Texas police now have more authority to arrest migrants

Abdoul, from Mauritania in West Africa, made an unexpected detour on his way to New York City this year, spending three days in a rural Texas jail on trespassing charges for breaching the US-Mexico border.

Abdoul talked to the AP on the condition that his last name not be used for fear of damaging his refugee application. He departed his own country, where he claims his life was in danger because he was criticizing the regime. He is presently residing in Brooklyn with his cousin, an Uber driver, while awaiting work permit documents in the United States.

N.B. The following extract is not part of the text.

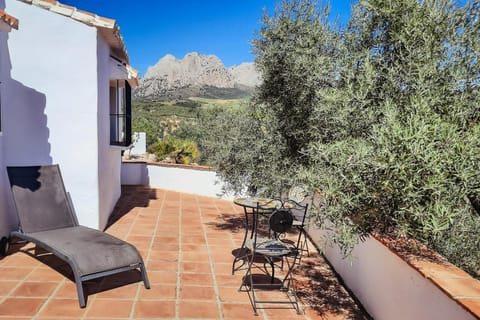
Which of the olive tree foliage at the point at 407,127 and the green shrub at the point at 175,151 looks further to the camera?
the green shrub at the point at 175,151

Two years into Texas’ multibillion-dollar border security plan, Operation Lone Star, the program’s implementation remains a perplexing process with no accountability.

Republicans think it’s a welcome reaction to President Joe Biden’s immigration policies. Over 12,500 persons were caught through the campaign between the summer of 2021 and October 2023, according to statistics acquired by The Associated Press. The roughly $10 billion effort also entailed busing thousands of immigrants across the country, financing new border barriers, and deploying thousands of officers.

There is, however, little indication that the initiative is preventing immigration.

According to a bill signed Monday by Republican Gov. Greg Abbott, Texas will give police far more authority to arrest migrants while also empowering local judges to force them out of the country beginning in March. The measure is the most drastic attempt by a state to police immigration since a 2010 Arizona law, dubbed “show me your papers” by opponents, was partially overturned by the United States Supreme Court.